**Consignes:**
1. Répondez aux questions suivantes d'après le discours de la fête du 1er août aux Brenets :
(a) Quel est le premier vœu retenu pour la Suisse de demain ?
(b) Au seuil de quel parc se trouve le lieu de la fête ?
(c) Par quels moyens exprime-t-on aujourd'hui ses désaccords, au lieu de prendre les armes ?
2. Poursuivez le discours de la fête du 1er août aux Brenets à la suite de sa dernière phrase.

------ Extrait à lire ------

Fête du 1er août aux Brenets

Chères Concitoyennes, Chers Concitoyens, Chers Amis des Brenets et d’ailleurs, qui fêtez ce soir avec nous,

 

Et si, ce soir, nous laissions un peu errer notre imagination ? Fermez les yeux et imaginez qu’il y ait une bonne fée et que vous puissiez faire trois vœux pour la Suisse de demain. Que choisiriez-vous ?…

 

Il y aurait sans doute autant d’avis que de personnes ici réunies. Il faudrait donc discuter pour se mettre d’accord…. Qui souhaite que notre pays vive en paix ? Tout le monde, probablement ? Alors la paix, c’est notre premier voeux ! Quoi d’autre ? Le travail ? La croissance ? La richesse ? L’ouverture sur le monde ? La beauté d’une nature préservée, comme ici au seuil du Parc naturel régional du Doubs ? Tout le monde ne mettrait pas ces différents points dans le même ordre. Il y aurait ceux qui veulent l’Europe, il y aurait ceux qui préfèrent leurs montagnes, il y aurait ceux qui veulent la croissance, il y aurait ceux qui préfèrent ménager l’environnement.

 

Eh oui, il y a autant de désirs, autant de rêves que de Suisses et de Suissesses, et pourtant, nous vivons tous ensemble depuis des siècles.

 

Ca n’a pas toujours été facile. Nous avons bien failli en découdre quelquefois. Ce serait faux de vouloir montrer de la Suisse une image toujours lisse. Cela n’a certainement pas été simple d’intégrer chaque nouveau canton qui entrait dans la Confédération au cours des siècles. Pensons en particulier à l’arrivée simultanée de plusieurs cantons francophones, dont le nôtre, dans une Suisse presque exclusivement alémanique au début du 19ème siècle. Quel changement de paradigmes !

 

Non, il y a eu des conflits. Le dernier conflit grave a même mis en présence des armées de différents cantons, prêtes à s’affronter.

 

Et aujourd’hui, nous ne sommes pas toujours d’accord non plus. Heureusement, nous nous contentons de l’exprimer dans nos discours, au café du coin ou en lançant des initiatives et des référendums et non plus les armes à la main. Mais, combien de fois avons-nous été fâchés, déçus par une décision de nos autorités ou même du peuple? Peut-être chaque fois que nous n’avons pas été du côté de la majorité, que nous pensions autrement, que nous aurions fait autrement.

------ Données enregistrées ------

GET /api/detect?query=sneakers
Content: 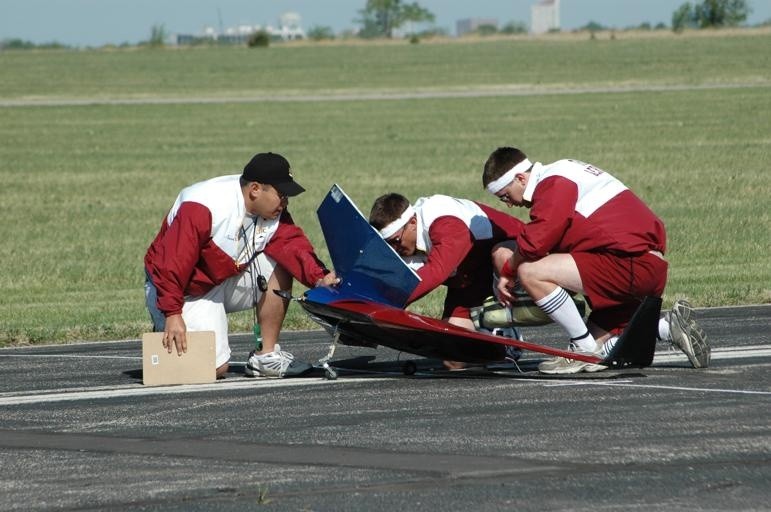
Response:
[667,299,711,368]
[538,343,609,375]
[245,344,313,379]
[492,327,524,361]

------

**Réponses par consigne:**
1.
(a) La paix.
(b) Le Parc naturel régional du Doubs.
(c) Par les discours, au café du coin et par le lancement d'initiatives et de référendums.

2.
 

Cependant, même les conflits ont un côté positif. Ils nous obligent à nous positionner, à écouter les autres, à nous remettre en question, à discuter, à chercher de nouvelles solutions, si possible meilleures.

 

Parce que nous devons affronter ces conflits et chercher des équilibres depuis le début de notre histoire, nous avons appris peu à peu à nous respecter les uns les autres, à tenir compte des minorités, à imaginer des modes de fonctionnement avec plusieurs langues, à ménager des espaces pour les différentes religions. Nous avons créé des instruments, qui nous permettent de gérer les conflits.

 

Ces instruments sont devenus notre fierté. Il y en a beaucoup, je n’en citerai que quelques-uns : la démocratie directe, avec l’initiative et le référendum, la décentralisation, l’autonomie communale, qui n’est pas reconnue depuis très longtemps d’ailleurs, le fédéralisme et même le Conseil des Etats, dont le rôle est de donner un espace de parole privilégié aux petits cantons.

 

Pourtant, l’équilibre de la Suisse reste un continuel défi. Vivre ensemble est un apprentissage qu’il faut faire et refaire chaque jour. Chaque génération doit réinventer sa manière de travailler ensemble, d’être Suisse, et doit apporter sa pierre à l’édifice commun.

 

La Suisse n’est pas intangible. Au contraire, elle change beaucoup. Elle a toujours beaucoup changé. Son territoire s’est étendu progressivement. Il a fallu intégrer de nouveaux dialectes, de nouvelles habitudes, de nouveaux projets. Le dernier canton que nous avons accueilli, n’a que 30 ans !

 

Année après année, nous avons relevé ce défi  depuis des siècles! Jour après jour, nous avons réussi à rétablir ces multiples équilibres qui font la Suisse. Cela signifie, qu’au-delà des tremblements qui peuvent l’affecter, la Suisse est bien ancrée dans sa terre. Notre identité est forte et nous ne devons pas avoir peur de la perdre.

 

En réalité, l’aventure Suisse est tout à fait extraordinaire. La Suisse s’est créée en-dehors de toutes les lois qui régissent d’habitude la constitution des Etats. Ce mouvement, parti de la montagne, des villages, a conquis la plaine et les villes. La Suisse s’est créée par un acte volontaire, autour de valeurs fondamentales et partagées.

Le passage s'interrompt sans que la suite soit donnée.